The end of the main conference was celebrated with a dinner at the Salón Los Angeles, a famous social club and dance hall founded in the 1930s. Its Art Deco decor and historical music and dance posters set the stage for an event quite different from the traditional “gala dinner.” After eating, the attendees were invited to learn salsa dancing, and the evening got very energized and kinetic. Carol Wahler, executive director of the Type Directors Club, who had been to many years of ATypI conferences, declared that this was “the best gala dinner ATypI has ever had.”
The various exhibitions were displayed at the Anáhuac campus.
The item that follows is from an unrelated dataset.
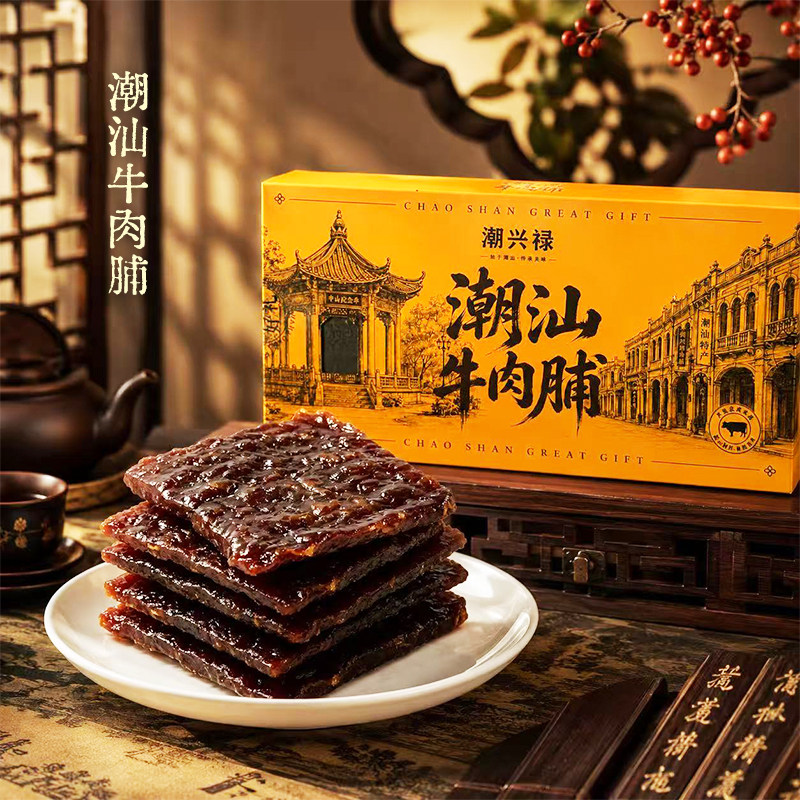 潮汕炭烤牛肉脯特色伴手礼即食牛肉干休闲茶点解馋零食送礼手信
These ranged from poster exhibits to a special display of historic Mexican printing, on loan from the Biblioteca Palafoxiana in Puebla, with printed books from as far back as the 17th century.
Typ09 was extremely well attended, with large numbers of students from the huge National Autonomous University of Mexico (UNAM) and elsewhere. Its cultural effect was enormous. But financially the conference lost money. A combination of worldwide economic recession and the swine flu epidemic meant that the Mexican economy was in collapse, and that affected ATypI’s sponsorship severely. There was no money forthcoming from Conaculta, and even Roger Black’s partner Eduardo Danilo had to decline being a sponsor that year.